Flying a plane is all well and good, but people what people really care about is the landing. With the December release of an epic 80-page final issue to Gideon Falls, Jeff Lemire and Andrea Sorrentino proved they know how to touch ground.
Gideon Falls is a world-bending sci-fi horror story spread over 27 magnificently drawn pages. The story centers around a trio of characters pulled into the dark mystery of a Black Barn that continuously appears in the town of Gideon Falls and the evil that follows it. At the heart of the story is paint-mask-wearing Norton Sinclair, who spends the early days of the series digging through the city’s trash in search of broken bits of a Black Barn. Doctor Angela Xu is Norton’s psychologist, but she quickly becomes involved in the plot as she realizes there’s more truth than insanity in Norton’s beliefs. Finally there is Father Fred, a washed-up priest sent to serve in Gideon Falls — with no idea that he’s really part of an age-old fight against the demonic forces of the Black Barn.
The characters meet, interact, and are flung into separate adventures through a mesh of alternate realities as they all attempt to restore some normalcy to their world. What helps to set Gideon Falls apart from other sci-fi horror adventures is its dedication to allowing the character’s reactions to a world they don’t properly understand dictate the plot.
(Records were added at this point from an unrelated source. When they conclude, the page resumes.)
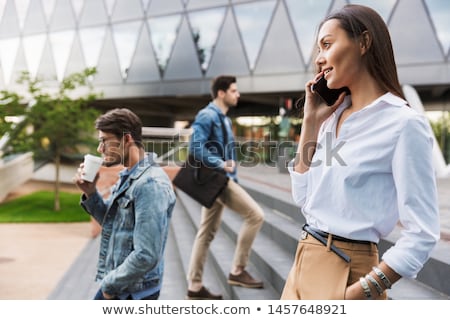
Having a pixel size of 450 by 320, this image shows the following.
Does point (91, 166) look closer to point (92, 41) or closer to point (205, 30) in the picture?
point (205, 30)

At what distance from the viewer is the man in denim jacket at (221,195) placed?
406 centimetres

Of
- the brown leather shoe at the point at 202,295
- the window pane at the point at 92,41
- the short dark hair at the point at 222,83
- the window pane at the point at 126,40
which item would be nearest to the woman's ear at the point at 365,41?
the short dark hair at the point at 222,83

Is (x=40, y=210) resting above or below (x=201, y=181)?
below

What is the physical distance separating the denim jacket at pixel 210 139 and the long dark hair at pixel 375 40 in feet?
9.06

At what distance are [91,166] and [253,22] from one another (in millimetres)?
15341

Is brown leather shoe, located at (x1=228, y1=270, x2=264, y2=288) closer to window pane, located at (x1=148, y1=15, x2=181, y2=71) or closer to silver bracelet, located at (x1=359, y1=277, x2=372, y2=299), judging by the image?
silver bracelet, located at (x1=359, y1=277, x2=372, y2=299)

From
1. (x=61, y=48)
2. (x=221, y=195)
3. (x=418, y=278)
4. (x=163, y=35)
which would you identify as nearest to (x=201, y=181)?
(x=221, y=195)

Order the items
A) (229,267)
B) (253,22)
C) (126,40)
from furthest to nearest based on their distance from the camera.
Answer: (126,40) → (253,22) → (229,267)

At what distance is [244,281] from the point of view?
4.06 m

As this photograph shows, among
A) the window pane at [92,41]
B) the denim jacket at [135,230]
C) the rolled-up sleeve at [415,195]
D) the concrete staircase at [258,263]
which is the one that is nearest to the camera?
the rolled-up sleeve at [415,195]

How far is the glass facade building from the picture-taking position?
13523mm

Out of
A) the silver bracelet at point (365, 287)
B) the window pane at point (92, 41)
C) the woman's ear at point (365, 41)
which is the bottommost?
the silver bracelet at point (365, 287)

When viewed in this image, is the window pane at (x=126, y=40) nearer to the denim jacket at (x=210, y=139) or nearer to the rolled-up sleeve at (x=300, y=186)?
the denim jacket at (x=210, y=139)
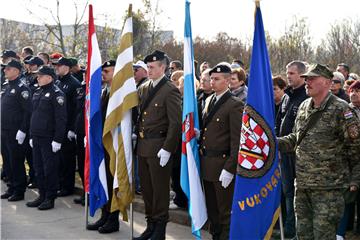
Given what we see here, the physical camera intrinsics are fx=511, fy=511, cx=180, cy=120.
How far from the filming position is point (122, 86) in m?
6.25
In the book’s penultimate arc the characters get the bright idea of blowing up the metaphysical doorway being used by the insect-like demon hunting them all. Lemire delights in letting their logical decision lead to just more plot and chaos.
The final issue of Gideon Falls highlights the series’s signature combination of nightmarish and trippy visuals. Sorrentino’s artwork really shines here. With creative framing and a willingness to play with the standard format of a comic book, Sorrentino creates chilled-spines and blown-minds alongside a clever investigation of art-as-reality. Flipping over the book to follow upside-down action only to then see characters literally falling out of the pages creates an atmosphere in which it feels like the comic’s demons may leak into the living room at any moment.
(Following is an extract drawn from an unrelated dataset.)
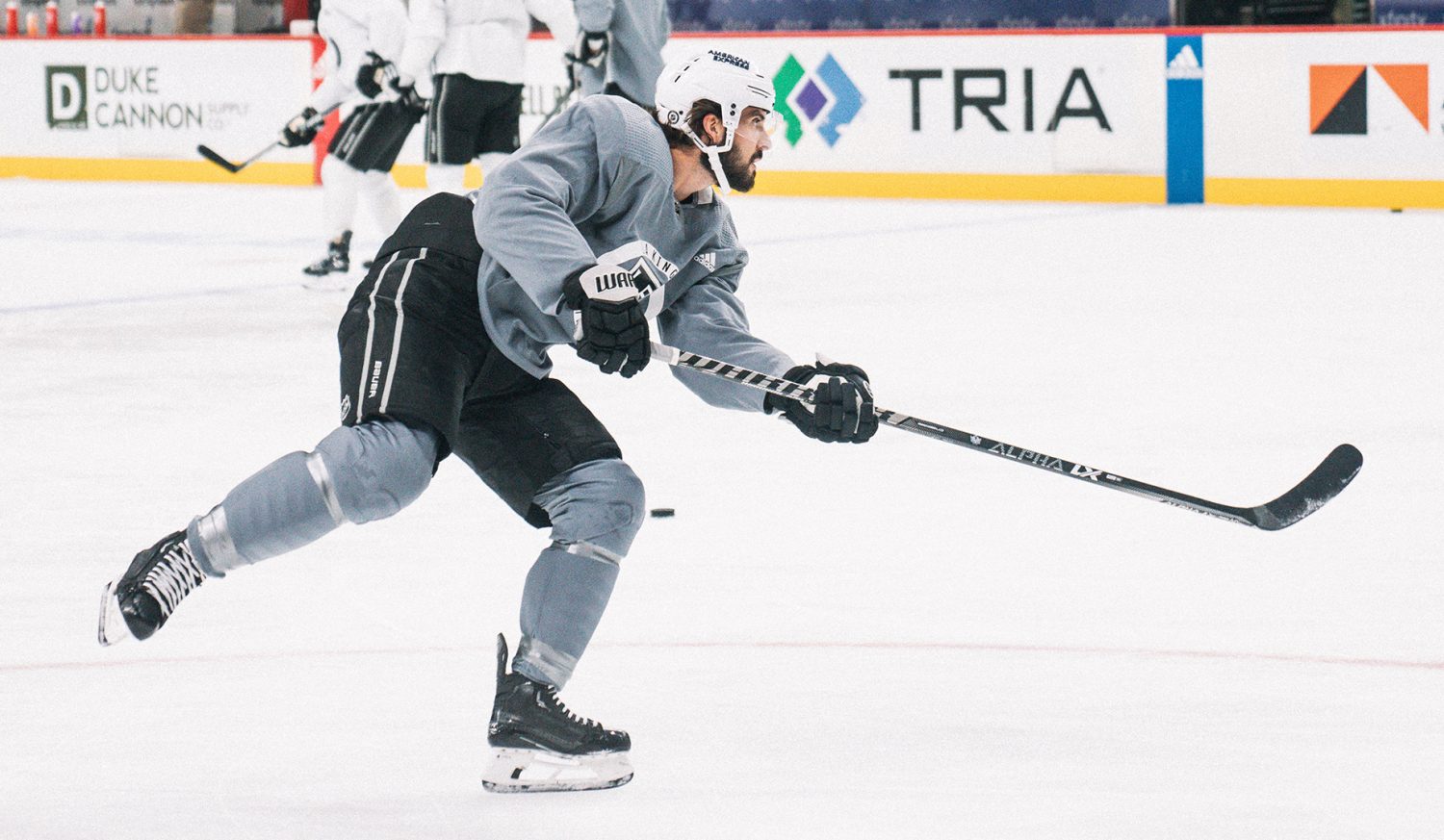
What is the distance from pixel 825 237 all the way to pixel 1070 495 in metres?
5.14

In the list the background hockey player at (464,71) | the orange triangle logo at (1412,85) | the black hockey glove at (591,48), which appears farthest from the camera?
the orange triangle logo at (1412,85)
Despite, or perhaps because of, its singular focus on following character motivation, Lemire’s plot keeps you guessing. One of the best facets of Gideon Falls is its ability to continually surprise without breaking its own rules or doubling back on its own mythology. The finale does nod back to the series’s past, but it avoids the time-travel trope of rewriting inconvenient moments in favor of sticking to the moment-by-moment experience of the characters. The result is a time-travel story that feels masterfully plotted but simultaneously leaves one a little unsatisfied, like being told to aim for the stars while sitting inside a planetarium.
The ending likely won’t please every fan of the series, but it’s hard to not grin while watching Gideon Falls paint itself into a corner, only to make the corner itself disappear.